MMORPG - diese Abkürzung steht weder für eine Medizin, noch für irgendein Spiel - MMORPG bedeutet schlicht und einfach Massively-Multiplayer-Online-Role-Playing-Game, kurz "Online-Rollenspiel" genannt.



Mit der Eroberung des Internets, auch für den normalen Benutzer, begann der Aufstieg der MMORPGs.
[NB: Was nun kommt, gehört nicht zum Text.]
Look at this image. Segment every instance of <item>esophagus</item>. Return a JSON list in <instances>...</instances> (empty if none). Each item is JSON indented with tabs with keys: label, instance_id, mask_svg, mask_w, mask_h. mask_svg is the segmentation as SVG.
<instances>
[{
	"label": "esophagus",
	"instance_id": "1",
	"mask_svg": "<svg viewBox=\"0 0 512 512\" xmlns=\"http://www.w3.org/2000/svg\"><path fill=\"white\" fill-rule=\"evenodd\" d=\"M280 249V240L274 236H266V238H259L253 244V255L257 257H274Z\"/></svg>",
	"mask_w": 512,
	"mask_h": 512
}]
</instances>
Dies liegt nun etliche Jahre zurück, genauer gesagt startete alles vor acht Jahren mit dem ersten, echten Online-Rollspiel: Ultima Online. Fast gleichzeitig erschien Meridian 59, welches heute eigentlich kaum noch jemand kennt, doch totgesagte leben länger, so wurde das engagierte Entwicklerteam flugs wieder angeheuert und seit fast einem Jahr kann man wieder in die Welt von Meridian 59 eintauchen.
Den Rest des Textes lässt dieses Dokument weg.